Requirements »
Emit the line that holds "How far apart can" and all lines following it through the end of the data, verbatim, and nothing else.

Data entries »
** START **

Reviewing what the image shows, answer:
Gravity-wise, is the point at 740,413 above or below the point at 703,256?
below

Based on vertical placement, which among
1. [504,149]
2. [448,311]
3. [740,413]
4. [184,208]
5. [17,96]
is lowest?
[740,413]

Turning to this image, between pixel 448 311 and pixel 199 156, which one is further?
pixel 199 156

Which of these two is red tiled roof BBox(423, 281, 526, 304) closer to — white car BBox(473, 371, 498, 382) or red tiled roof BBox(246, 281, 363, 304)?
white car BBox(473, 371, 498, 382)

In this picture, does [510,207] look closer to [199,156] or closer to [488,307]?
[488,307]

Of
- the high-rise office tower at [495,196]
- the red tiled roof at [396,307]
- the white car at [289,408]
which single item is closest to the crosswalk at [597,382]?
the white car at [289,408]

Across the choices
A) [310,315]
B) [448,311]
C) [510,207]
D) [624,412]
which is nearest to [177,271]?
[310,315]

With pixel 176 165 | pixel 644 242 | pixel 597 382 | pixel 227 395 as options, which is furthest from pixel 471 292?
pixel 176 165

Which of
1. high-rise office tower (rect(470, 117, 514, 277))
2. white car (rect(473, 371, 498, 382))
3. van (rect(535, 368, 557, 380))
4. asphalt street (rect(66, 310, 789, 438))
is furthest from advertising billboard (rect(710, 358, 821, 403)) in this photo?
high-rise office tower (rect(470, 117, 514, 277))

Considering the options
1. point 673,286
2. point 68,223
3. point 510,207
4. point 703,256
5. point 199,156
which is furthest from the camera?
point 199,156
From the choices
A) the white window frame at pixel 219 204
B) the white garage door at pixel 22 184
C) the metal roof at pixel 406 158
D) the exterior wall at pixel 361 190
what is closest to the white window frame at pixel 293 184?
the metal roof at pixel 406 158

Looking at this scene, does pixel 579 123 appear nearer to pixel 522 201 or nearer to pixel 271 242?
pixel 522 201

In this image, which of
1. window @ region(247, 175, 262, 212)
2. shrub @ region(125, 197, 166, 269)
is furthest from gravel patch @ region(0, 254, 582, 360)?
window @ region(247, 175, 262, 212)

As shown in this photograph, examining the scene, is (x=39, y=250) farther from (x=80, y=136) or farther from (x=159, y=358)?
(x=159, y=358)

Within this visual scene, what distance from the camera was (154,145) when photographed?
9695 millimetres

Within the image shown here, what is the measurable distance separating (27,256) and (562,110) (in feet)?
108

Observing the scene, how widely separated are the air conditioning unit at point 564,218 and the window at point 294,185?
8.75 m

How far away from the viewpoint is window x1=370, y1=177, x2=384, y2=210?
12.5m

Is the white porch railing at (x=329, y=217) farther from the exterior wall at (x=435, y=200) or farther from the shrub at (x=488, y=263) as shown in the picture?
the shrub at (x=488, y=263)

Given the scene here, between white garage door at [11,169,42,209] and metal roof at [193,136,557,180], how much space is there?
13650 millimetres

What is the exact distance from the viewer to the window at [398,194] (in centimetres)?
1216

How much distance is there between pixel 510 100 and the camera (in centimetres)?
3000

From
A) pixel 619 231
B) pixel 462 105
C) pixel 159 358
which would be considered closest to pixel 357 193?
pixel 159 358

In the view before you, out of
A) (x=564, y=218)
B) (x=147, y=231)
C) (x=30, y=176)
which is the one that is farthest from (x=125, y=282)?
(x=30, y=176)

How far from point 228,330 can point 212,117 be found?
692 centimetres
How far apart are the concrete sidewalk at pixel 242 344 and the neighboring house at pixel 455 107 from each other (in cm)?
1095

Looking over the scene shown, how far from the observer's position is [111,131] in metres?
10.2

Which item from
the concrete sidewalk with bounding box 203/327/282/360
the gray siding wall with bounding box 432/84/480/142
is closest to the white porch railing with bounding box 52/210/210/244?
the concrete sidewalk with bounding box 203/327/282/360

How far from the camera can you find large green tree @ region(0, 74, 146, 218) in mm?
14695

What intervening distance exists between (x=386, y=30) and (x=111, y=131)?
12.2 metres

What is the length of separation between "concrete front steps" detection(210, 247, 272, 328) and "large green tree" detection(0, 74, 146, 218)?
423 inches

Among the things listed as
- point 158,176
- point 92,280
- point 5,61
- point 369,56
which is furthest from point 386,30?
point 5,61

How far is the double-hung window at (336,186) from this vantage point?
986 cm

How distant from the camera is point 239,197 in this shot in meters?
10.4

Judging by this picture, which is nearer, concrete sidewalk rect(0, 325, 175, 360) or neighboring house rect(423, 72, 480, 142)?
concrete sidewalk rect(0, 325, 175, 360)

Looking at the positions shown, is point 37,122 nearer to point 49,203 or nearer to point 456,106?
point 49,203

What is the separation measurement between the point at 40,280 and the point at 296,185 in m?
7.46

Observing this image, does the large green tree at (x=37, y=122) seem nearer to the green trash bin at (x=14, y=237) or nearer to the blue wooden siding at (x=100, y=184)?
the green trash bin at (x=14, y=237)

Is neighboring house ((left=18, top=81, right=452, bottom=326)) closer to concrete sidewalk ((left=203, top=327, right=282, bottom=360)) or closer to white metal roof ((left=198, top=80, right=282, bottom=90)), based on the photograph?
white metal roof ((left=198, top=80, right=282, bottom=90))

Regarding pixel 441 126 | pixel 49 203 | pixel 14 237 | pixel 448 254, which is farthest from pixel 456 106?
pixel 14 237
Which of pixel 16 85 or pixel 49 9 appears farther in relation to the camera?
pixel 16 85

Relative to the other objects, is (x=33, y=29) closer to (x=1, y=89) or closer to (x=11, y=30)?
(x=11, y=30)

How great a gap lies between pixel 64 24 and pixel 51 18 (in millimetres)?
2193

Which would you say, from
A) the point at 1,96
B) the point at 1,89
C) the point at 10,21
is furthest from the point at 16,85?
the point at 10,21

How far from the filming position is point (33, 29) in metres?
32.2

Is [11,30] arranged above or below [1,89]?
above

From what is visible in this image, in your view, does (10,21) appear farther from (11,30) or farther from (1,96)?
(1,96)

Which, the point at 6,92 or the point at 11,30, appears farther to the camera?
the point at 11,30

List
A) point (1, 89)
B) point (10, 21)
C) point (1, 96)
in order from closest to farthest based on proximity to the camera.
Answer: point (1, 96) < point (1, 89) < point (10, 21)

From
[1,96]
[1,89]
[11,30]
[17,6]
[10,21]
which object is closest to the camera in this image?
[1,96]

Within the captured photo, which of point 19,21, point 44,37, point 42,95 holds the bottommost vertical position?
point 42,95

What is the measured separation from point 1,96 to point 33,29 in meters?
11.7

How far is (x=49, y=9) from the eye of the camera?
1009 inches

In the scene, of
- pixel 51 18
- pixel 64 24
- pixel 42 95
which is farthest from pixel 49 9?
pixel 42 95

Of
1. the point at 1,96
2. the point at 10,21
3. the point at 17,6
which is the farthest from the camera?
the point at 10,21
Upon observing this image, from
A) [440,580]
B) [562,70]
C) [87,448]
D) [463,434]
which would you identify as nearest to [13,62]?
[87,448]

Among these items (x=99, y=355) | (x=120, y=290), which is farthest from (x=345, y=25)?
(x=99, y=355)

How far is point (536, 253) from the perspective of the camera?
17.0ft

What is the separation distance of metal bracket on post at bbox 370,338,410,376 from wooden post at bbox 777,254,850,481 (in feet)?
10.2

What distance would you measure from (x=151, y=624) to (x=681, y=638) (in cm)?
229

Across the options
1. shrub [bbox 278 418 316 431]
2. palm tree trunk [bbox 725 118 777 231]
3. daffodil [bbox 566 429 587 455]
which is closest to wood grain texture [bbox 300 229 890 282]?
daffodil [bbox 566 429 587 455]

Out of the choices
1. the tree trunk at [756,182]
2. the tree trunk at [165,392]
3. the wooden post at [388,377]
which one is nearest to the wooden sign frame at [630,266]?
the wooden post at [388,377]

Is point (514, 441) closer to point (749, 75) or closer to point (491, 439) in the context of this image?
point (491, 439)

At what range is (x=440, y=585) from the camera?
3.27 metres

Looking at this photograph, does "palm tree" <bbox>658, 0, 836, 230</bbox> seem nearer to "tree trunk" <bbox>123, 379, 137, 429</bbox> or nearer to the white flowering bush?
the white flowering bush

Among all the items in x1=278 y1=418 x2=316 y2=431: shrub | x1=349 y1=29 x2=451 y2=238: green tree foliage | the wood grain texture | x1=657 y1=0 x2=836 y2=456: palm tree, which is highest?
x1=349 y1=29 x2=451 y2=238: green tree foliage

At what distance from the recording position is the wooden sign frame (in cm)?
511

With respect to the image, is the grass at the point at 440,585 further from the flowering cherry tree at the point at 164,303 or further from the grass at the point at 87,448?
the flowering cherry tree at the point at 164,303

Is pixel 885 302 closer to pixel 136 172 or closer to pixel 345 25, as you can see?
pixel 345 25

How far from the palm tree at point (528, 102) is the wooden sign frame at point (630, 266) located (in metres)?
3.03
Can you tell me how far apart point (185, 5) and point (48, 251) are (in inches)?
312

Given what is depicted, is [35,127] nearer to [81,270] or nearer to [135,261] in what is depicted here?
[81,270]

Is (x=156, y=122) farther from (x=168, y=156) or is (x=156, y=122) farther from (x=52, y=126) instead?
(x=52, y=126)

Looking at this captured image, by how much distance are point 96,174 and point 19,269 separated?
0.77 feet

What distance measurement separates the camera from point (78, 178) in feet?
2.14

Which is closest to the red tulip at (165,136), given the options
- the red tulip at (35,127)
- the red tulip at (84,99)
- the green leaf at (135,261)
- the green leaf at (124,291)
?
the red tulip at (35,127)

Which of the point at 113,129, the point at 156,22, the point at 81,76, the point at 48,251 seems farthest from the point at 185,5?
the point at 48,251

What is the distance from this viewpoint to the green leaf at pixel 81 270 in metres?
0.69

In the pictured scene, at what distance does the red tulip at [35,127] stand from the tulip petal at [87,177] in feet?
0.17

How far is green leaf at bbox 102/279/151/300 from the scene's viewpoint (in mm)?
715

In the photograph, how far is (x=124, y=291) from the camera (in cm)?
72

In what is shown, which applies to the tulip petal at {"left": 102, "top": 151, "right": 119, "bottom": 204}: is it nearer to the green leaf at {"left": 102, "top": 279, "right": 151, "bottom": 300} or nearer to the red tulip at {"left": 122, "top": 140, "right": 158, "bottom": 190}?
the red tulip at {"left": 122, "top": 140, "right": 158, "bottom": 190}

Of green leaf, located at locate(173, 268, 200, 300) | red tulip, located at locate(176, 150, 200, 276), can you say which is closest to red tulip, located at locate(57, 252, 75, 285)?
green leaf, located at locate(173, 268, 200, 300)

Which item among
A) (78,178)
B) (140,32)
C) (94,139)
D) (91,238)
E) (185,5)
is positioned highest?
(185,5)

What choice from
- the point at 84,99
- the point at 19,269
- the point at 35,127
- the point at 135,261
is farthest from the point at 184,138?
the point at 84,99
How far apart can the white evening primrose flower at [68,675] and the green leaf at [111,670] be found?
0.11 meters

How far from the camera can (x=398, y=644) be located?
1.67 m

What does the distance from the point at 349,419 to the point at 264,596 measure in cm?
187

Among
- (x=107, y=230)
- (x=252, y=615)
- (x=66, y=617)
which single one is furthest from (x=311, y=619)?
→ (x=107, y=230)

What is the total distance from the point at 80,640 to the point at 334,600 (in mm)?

** END **

Complete response »
How far apart can the white evening primrose flower at [68,675] and the green leaf at [111,670] be found?
0.11 meters

How far from the camera can (x=398, y=644) be located?
1.67 m

What does the distance from the point at 349,419 to the point at 264,596 measure in cm?
187

Among
- (x=107, y=230)
- (x=252, y=615)
- (x=66, y=617)
which single one is furthest from (x=311, y=619)?
→ (x=107, y=230)

What is the total distance from the point at 80,640 to the point at 334,600 (in mm)?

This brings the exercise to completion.